Premièrement, le divorce pour altération définitive du lien conjugal. Délai de séparation réduit à un an. Avant la réforme, un époux pouvait demander le divorce sans que l’autre puisse s’y opposer au bout de deux ans de séparation de fait. Désormais, le divorce pour rupture du lien conjugal peut être demandé au bout d’une année de séparation de fait à compter du jour de l’assignation en divorce. Cette mesure permet ainsi d’accélérer considérablement le délai pour divorcer.

Deuxièmement, le divorce pour acceptation du principe de la rupture du mariage. Dans ce cas, les époux sont d’accord pour divorcer mais ne parviennent pas à trouver un terrain d’entente sur les conséquences patrimoniales ou extra-patrimoniales de la séparation.

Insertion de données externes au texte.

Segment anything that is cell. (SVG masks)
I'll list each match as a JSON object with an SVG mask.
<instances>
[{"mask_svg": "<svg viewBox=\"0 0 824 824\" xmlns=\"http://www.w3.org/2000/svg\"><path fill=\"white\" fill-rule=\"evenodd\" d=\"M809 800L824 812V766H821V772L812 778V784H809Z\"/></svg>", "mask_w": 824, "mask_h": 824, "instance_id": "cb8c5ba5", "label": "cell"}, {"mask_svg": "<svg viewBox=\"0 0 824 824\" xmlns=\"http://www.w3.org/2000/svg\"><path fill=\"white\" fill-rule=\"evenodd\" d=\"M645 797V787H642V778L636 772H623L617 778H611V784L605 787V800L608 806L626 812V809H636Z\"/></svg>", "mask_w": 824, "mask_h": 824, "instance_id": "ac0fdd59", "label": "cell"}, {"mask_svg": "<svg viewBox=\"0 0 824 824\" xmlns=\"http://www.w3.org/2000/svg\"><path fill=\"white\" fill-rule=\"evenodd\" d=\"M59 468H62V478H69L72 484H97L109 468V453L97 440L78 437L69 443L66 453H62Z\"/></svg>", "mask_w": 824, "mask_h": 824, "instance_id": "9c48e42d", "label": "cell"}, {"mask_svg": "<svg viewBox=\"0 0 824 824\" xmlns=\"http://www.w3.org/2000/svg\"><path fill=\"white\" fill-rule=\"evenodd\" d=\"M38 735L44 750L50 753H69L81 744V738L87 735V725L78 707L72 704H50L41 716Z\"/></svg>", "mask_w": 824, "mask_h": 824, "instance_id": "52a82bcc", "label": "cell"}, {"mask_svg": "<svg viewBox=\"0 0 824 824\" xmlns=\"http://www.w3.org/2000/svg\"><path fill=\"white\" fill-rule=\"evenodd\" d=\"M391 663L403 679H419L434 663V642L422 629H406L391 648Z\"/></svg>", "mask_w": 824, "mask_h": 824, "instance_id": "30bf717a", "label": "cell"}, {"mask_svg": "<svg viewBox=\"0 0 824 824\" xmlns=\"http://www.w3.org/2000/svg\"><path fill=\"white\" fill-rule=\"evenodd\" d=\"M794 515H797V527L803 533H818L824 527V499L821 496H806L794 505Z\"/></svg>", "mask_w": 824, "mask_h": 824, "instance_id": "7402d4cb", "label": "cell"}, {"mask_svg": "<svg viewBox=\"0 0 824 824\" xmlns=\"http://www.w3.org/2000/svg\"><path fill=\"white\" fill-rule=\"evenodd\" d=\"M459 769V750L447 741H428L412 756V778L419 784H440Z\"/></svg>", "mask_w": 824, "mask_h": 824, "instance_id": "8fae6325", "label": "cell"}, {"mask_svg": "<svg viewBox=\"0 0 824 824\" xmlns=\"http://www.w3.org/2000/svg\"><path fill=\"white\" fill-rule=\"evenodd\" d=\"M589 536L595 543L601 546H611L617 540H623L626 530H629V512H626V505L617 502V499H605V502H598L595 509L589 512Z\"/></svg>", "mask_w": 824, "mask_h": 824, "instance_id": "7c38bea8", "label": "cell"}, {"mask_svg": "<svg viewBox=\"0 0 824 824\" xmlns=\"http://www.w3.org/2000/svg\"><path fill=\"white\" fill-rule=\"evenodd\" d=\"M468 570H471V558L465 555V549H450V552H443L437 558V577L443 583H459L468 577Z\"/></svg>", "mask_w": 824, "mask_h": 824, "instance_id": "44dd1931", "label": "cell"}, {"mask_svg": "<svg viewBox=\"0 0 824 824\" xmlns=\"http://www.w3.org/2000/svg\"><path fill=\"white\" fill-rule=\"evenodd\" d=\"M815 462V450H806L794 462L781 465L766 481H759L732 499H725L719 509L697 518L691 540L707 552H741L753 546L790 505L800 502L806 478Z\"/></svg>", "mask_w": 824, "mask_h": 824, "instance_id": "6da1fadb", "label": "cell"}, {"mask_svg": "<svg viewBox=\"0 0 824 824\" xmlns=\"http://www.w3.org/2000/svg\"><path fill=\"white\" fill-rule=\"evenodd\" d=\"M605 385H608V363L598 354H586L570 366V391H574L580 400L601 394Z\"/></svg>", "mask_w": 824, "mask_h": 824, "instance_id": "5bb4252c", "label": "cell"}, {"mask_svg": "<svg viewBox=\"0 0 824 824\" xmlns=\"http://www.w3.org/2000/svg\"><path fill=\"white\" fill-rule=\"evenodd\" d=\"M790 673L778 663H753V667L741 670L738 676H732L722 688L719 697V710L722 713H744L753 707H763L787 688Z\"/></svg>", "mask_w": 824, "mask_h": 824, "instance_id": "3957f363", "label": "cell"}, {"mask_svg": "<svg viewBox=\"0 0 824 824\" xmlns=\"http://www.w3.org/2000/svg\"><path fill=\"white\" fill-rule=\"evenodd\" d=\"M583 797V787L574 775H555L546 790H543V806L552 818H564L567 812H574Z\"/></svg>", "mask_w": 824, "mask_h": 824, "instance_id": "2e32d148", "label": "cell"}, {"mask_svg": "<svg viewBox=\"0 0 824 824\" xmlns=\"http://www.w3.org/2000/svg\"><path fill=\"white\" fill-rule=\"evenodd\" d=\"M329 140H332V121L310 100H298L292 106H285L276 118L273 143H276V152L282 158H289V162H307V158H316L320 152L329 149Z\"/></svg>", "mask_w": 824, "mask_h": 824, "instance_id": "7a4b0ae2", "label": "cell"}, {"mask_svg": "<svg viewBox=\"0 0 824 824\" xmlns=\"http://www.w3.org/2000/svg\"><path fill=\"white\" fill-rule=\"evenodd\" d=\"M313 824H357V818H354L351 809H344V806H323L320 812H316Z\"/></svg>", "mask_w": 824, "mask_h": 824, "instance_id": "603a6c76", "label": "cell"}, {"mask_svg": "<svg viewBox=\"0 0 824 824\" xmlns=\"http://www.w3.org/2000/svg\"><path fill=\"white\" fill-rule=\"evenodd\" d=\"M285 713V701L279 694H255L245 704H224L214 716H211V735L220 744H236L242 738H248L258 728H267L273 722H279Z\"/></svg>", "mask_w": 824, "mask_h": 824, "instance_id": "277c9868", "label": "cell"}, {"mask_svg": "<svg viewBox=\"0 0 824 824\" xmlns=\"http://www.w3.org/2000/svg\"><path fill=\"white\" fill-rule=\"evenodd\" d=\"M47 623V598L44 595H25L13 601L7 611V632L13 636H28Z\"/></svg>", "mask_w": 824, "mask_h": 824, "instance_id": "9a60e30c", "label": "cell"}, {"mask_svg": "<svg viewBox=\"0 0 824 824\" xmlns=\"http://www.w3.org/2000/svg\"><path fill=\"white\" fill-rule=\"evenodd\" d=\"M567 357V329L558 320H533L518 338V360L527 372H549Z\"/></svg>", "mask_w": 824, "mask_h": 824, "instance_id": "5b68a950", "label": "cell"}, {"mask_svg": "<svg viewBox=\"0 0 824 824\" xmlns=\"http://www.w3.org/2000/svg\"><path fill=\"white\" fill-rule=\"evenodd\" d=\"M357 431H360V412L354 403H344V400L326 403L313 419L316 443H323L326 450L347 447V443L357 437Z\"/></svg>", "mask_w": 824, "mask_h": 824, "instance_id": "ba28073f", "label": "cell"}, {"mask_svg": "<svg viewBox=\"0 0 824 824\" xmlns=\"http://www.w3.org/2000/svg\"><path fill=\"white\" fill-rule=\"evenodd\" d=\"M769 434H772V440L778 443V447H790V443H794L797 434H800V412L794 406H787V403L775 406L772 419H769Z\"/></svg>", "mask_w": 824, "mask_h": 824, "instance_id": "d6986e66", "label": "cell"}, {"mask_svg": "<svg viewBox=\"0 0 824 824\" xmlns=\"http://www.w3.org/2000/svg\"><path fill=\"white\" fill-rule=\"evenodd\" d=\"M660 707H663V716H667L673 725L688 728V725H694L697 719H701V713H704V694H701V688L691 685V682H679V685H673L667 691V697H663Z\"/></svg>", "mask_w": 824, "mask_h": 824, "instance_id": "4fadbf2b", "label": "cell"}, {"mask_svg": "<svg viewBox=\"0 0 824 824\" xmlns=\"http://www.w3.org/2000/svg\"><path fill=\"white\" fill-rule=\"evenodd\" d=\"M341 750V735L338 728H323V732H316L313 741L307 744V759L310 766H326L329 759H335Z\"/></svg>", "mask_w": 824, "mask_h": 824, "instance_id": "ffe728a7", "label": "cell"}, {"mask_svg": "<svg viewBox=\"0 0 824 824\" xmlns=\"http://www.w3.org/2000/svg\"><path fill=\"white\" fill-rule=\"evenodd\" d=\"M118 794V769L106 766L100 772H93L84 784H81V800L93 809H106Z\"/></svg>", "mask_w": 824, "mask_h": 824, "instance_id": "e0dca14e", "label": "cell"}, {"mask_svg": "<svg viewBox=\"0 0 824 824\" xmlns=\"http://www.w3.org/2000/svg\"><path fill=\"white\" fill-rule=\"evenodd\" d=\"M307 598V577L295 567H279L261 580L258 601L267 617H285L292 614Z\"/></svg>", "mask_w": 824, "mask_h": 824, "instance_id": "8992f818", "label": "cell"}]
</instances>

Troisièmement, le divorce pour faute. L’époux victime d’une faute peut solliciter le divorce au tort exclusif de son conjoint. Les motifs du divorce ne doivent pas être évoqués dans l’acte initial, à savoir : l’assignation à fin de divorce. La première étape procédurale c’est la demande de mesure provisoire uniquement. Mais, dans les premières conclusions au fond, c’est la deuxième étape, le fond du divorce, prononcé du divorce, motif du divorce, conséquences entre les époux et conséquences sur les enfants. L’époux victime ne pourra donc invoquer les griefs reprochés à son conjoint que lors de l’audience sur le fond.

Une réforme fiscale est également intervenue qui a une incidence sur la séparation des couples. En effet, la loi de finance pour 2020 a abaissé le droit de partage à 1,8% en 2021 puis à 1,1% en 2022 alors que le taux était auparavant de 2,5%.

Bien entendu, les époux peuvent divorcer à l’amiable, hors cadre judiciaire. Il s’agit du divorce par consentement mutuel. Depuis le 1er janvier 2017, le divorce par consentement mutuel est constaté par acte sous signature privée contresigné par avocat, déposé au rang des minutes d’un notaire. L’avocat est obligatoire et chaque époux doit avoir son propre avocat.